Parsing HTML Tables

developerkushal · March 13, 2020, 9:43am

Can anyone help me resolve the issue of extra "\n"s being printed as output?

S18CRX0120 · March 13, 2020, 10:27am

Hey @developerkushal, you need to remove it individually from the columns by iterating over them, there’s no direct way to do it.

Hope this cleared your doubt.

developerkushal · March 17, 2020, 6:51am

But the question is why did the "\n"s not show up when Prateek Bhaiya did it in the tutorial?

S18CRX0120 · March 17, 2020, 10:44am

I think you need to change “if idx==0 or idx==3:” instead of “if idx!=0 and idx!=3:”.

developerkushal · March 17, 2020, 10:47am

Sorry, it’s wrong.

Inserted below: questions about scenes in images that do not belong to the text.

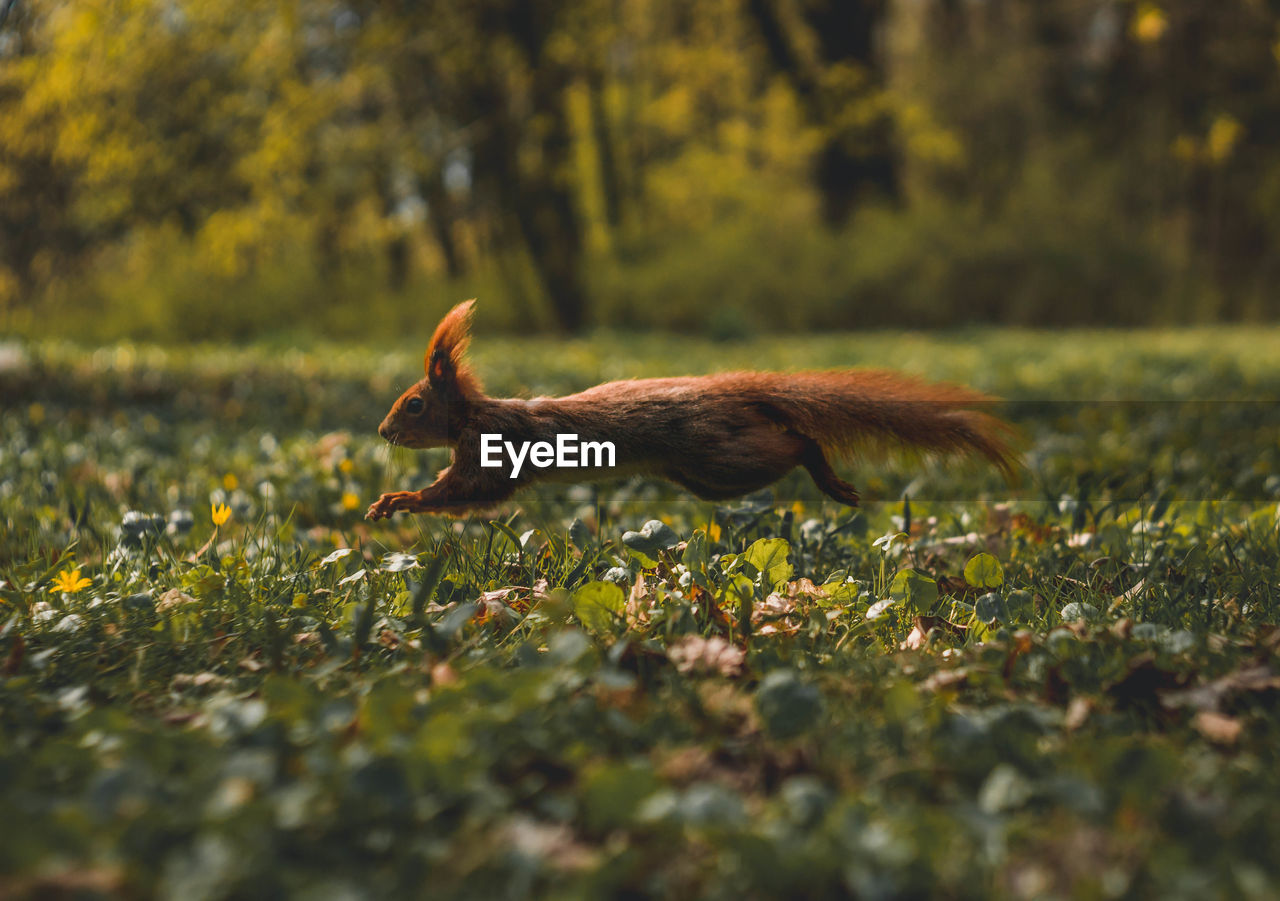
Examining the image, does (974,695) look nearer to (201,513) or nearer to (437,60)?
(201,513)

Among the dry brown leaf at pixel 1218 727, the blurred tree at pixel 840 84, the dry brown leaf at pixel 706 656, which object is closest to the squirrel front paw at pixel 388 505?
the dry brown leaf at pixel 706 656

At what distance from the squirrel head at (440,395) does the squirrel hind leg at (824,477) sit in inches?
37.4

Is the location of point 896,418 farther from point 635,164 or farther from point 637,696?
point 635,164

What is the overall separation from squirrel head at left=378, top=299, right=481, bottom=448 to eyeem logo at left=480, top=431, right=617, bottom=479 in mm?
149

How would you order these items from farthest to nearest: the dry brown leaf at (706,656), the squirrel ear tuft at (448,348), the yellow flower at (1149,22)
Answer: the yellow flower at (1149,22), the squirrel ear tuft at (448,348), the dry brown leaf at (706,656)

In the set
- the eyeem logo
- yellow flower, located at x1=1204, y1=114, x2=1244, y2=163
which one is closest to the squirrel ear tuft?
the eyeem logo

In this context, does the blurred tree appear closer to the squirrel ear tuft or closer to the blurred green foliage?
the blurred green foliage

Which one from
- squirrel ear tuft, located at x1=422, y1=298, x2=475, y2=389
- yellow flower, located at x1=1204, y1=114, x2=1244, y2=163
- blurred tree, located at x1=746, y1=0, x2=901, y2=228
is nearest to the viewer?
squirrel ear tuft, located at x1=422, y1=298, x2=475, y2=389

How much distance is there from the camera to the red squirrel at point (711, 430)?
2359 millimetres

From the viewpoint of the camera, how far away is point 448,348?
98.5 inches

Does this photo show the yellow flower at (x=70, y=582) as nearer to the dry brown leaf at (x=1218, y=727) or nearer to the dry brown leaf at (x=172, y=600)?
the dry brown leaf at (x=172, y=600)

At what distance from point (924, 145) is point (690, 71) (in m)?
5.63

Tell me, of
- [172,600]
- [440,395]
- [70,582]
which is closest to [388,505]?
[440,395]

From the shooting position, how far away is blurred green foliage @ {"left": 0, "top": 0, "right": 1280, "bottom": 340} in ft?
31.2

Try again.

S18CRX0120 · March 17, 2020, 10:49am

Share your ipynb notebook after uploading it on google drive and sharing the link here.

developerkushal · March 17, 2020, 10:57am

Here you go:

https://drive.google.com/file/d/1raTajQuTplExs5F3jXTSeV31560iZwe7/view?usp=sharing

S18CRX0120 · March 17, 2020, 12:25pm

Use this code,
table_rows = []
for row in rows_data:
current_row = []
row_data = row.findAll(‘td’, {})
for idx,data in enumerate(row_data):
current_row.append(data.text[:-1])
print(current_row)
table_rows.append(current_ro

It will print desired results.

developerkushal · March 17, 2020, 12:36pm

Thank you so much for helping me out!